Locate the line that contains "With the photograph". Reproduce it and all following lines up to the end of the material, exactly and with nothing added.
— Start Information shown —
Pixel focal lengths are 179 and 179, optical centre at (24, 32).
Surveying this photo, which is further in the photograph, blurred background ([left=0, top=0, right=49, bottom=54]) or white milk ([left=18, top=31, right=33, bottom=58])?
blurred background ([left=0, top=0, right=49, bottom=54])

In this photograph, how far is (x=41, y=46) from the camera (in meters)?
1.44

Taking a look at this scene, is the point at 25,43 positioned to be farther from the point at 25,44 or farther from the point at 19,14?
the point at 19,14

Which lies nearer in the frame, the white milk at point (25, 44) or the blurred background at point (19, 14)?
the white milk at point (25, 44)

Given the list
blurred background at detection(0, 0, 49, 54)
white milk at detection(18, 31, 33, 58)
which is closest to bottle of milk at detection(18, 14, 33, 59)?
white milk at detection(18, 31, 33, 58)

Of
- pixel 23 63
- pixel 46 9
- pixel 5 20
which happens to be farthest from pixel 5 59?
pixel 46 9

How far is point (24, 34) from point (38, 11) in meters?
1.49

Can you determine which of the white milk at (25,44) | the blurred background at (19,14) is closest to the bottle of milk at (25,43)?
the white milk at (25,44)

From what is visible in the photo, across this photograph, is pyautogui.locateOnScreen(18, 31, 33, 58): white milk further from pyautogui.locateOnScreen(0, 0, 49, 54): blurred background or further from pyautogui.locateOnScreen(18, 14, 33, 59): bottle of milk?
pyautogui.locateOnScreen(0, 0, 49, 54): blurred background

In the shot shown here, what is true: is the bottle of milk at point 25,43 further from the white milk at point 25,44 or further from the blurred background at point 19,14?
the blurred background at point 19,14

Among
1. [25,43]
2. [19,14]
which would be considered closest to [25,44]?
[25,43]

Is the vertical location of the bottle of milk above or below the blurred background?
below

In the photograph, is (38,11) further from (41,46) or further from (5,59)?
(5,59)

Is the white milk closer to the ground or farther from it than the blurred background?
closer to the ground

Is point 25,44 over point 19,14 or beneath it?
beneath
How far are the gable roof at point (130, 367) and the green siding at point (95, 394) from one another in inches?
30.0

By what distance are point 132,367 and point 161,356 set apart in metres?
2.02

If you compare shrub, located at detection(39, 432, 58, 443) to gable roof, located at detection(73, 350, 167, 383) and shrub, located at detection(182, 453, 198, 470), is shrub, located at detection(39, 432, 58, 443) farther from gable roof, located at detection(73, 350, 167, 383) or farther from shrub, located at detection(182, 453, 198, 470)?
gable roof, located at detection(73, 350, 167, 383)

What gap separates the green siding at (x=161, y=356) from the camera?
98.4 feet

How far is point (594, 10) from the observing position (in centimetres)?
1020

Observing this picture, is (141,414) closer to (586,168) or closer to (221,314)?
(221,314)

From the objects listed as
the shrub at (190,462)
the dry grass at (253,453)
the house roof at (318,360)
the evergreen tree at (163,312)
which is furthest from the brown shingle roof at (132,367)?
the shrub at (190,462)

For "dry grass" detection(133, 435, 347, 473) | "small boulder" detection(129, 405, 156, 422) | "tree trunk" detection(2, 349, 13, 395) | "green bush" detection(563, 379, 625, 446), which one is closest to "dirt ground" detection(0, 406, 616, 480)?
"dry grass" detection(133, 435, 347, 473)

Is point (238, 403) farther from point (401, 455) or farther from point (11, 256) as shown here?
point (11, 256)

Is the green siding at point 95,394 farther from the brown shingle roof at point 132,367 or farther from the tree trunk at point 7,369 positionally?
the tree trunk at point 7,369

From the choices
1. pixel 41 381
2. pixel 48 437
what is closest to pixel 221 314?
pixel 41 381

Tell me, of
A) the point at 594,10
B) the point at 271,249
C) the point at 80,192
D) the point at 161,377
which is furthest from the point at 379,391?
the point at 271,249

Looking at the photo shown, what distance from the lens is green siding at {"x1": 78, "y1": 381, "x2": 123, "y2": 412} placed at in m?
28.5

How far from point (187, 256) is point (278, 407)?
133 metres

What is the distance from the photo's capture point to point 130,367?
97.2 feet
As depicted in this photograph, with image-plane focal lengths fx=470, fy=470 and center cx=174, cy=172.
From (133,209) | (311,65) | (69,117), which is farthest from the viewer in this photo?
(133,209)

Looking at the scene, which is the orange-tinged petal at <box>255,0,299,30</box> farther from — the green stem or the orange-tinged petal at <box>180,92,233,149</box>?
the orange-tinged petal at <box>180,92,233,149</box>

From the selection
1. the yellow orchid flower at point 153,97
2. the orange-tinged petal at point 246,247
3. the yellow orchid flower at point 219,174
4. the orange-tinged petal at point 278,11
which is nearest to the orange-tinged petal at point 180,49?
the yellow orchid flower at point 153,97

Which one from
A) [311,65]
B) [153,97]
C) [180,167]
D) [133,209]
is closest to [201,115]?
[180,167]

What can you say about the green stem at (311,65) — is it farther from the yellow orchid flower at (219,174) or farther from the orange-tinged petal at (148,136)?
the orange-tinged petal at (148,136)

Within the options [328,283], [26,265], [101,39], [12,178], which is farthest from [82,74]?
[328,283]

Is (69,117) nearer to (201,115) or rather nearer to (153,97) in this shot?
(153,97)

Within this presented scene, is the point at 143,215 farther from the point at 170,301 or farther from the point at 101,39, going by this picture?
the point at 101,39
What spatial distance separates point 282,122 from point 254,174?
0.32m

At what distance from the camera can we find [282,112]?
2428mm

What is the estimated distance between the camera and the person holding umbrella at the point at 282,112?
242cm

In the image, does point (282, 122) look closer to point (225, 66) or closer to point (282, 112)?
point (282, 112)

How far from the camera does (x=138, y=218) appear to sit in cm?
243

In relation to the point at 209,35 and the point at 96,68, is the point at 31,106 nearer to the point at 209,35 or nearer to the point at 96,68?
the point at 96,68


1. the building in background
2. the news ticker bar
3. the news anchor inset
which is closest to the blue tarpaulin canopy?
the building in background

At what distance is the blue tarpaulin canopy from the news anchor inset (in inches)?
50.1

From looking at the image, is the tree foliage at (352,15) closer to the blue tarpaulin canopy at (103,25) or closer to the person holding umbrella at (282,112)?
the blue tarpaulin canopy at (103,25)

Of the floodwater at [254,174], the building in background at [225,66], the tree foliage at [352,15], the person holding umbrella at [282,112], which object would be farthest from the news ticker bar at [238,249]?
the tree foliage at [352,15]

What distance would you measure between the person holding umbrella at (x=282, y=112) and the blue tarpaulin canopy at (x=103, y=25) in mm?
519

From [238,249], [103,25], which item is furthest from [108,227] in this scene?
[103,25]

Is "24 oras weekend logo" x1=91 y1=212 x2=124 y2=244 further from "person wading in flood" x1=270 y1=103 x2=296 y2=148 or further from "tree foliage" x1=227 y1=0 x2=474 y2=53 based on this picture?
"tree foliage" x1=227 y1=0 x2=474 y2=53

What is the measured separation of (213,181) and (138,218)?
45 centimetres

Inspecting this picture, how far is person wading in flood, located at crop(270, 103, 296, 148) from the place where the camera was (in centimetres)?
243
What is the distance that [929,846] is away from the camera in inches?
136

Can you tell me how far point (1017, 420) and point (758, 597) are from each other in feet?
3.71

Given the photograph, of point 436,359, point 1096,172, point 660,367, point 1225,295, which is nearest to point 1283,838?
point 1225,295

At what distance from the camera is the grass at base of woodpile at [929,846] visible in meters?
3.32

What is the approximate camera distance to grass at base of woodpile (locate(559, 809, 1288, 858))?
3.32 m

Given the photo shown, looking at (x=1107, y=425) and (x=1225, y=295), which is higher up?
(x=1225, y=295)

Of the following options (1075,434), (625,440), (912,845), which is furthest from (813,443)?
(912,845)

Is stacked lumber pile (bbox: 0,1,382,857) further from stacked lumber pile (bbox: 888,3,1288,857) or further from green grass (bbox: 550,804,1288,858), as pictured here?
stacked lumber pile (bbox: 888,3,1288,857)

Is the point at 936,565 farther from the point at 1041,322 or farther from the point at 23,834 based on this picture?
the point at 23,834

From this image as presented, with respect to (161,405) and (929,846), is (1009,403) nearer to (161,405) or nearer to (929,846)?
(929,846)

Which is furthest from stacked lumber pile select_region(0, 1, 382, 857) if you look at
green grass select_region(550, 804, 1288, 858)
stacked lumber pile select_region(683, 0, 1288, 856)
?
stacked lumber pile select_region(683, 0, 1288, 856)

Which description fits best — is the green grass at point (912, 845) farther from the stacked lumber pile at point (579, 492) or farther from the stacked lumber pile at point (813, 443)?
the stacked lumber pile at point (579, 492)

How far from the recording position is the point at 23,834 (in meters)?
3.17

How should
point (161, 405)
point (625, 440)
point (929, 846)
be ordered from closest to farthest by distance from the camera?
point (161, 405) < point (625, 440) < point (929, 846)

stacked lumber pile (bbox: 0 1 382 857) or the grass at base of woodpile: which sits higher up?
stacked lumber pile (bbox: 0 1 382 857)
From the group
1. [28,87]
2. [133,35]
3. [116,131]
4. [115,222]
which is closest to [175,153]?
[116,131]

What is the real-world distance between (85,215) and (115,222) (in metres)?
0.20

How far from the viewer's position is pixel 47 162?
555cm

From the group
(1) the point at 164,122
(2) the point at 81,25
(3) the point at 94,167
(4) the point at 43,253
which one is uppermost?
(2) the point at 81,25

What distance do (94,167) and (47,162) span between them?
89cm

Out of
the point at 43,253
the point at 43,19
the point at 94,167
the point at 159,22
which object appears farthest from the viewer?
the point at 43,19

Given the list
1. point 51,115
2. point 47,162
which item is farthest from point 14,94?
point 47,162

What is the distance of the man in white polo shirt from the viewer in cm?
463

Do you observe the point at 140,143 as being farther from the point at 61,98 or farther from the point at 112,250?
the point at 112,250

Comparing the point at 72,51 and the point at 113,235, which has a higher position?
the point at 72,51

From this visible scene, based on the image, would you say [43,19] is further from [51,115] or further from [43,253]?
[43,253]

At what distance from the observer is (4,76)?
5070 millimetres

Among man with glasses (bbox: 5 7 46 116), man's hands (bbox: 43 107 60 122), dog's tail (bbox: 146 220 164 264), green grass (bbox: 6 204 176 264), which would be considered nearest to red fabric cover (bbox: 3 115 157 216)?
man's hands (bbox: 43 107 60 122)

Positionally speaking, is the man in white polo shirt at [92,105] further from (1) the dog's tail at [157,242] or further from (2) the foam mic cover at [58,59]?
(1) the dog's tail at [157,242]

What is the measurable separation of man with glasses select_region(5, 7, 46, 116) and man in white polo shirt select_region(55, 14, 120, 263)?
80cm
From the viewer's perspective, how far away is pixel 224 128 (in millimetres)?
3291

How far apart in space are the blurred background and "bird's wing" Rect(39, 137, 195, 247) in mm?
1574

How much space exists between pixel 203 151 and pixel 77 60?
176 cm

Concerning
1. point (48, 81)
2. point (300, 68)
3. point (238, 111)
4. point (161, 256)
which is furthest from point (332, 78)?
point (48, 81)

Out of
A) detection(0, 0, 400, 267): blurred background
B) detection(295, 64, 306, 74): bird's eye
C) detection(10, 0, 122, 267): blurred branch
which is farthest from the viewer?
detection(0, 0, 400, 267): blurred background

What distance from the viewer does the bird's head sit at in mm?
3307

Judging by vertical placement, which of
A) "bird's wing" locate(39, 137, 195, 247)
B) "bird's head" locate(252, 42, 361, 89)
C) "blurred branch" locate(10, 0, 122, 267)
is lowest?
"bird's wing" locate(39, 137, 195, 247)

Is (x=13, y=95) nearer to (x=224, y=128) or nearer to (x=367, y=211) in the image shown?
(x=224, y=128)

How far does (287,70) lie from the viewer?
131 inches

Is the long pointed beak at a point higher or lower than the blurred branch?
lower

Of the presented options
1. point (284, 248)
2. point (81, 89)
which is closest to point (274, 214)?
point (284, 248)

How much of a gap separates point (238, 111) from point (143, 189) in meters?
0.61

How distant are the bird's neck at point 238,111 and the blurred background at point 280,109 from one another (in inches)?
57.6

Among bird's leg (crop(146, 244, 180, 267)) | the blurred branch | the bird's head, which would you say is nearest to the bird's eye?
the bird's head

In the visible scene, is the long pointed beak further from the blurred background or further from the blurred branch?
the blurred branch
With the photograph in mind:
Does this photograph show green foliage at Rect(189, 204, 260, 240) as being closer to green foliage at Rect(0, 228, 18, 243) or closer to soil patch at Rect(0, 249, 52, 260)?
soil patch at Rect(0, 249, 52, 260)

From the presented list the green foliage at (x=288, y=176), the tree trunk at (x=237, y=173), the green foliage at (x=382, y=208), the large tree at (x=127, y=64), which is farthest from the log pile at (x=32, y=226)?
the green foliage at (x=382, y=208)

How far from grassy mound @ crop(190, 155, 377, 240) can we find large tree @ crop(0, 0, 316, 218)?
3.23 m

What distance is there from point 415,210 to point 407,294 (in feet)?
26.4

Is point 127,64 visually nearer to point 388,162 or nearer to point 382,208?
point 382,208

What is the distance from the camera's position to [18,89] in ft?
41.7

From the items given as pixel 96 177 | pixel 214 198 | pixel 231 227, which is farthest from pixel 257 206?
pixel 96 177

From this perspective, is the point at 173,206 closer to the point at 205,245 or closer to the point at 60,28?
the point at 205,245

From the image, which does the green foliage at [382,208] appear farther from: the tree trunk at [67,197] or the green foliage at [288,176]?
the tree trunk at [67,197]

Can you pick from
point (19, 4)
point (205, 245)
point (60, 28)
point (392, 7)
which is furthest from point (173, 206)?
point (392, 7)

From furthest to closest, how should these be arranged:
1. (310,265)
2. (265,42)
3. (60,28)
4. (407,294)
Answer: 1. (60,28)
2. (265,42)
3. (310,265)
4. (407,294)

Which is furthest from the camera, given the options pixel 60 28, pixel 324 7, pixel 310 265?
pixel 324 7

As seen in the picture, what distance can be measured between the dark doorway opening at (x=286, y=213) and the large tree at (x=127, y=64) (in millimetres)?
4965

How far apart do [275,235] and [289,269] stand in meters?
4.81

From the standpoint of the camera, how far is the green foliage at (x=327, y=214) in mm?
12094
— End Information shown —
> **Task answer**:
With the photograph in mind:
Does this photograph show green foliage at Rect(189, 204, 260, 240) as being closer to green foliage at Rect(0, 228, 18, 243) or closer to soil patch at Rect(0, 249, 52, 260)?
soil patch at Rect(0, 249, 52, 260)

From the presented list the green foliage at (x=288, y=176), the tree trunk at (x=237, y=173), the green foliage at (x=382, y=208), the large tree at (x=127, y=64), which is farthest from the log pile at (x=32, y=226)?
the green foliage at (x=382, y=208)

How far from grassy mound @ crop(190, 155, 377, 240) can we find large tree @ crop(0, 0, 316, 218)?
3.23 m

What distance is there from point 415,210 to point 407,294 (in feet)?
26.4

Is point 127,64 visually nearer to point 388,162 or nearer to point 382,208?
point 382,208

What is the distance from the camera's position to [18,89] in ft?
41.7

From the items given as pixel 96 177 | pixel 214 198 | pixel 231 227, which is farthest from pixel 257 206?
pixel 96 177

From this perspective, is the point at 173,206 closer to the point at 205,245 or closer to the point at 60,28?
the point at 205,245

From the image, which does the green foliage at [382,208] appear farther from: the tree trunk at [67,197] or the green foliage at [288,176]?
the tree trunk at [67,197]

Can you pick from
point (19, 4)
point (205, 245)
point (60, 28)
point (392, 7)
which is furthest from point (173, 206)?
point (392, 7)

From furthest to closest, how should these be arranged:
1. (310,265)
2. (265,42)
3. (60,28)
4. (407,294)
Answer: 1. (60,28)
2. (265,42)
3. (310,265)
4. (407,294)

Which is furthest from the camera, given the options pixel 60 28, pixel 324 7, pixel 310 265?
pixel 324 7

As seen in the picture, what distance can be measured between the dark doorway opening at (x=286, y=213) and the large tree at (x=127, y=64) (in millimetres)?
4965

How far apart do [275,235] and [289,269] stand in meters?
4.81

From the standpoint of the camera, how far is the green foliage at (x=327, y=214) in mm?
12094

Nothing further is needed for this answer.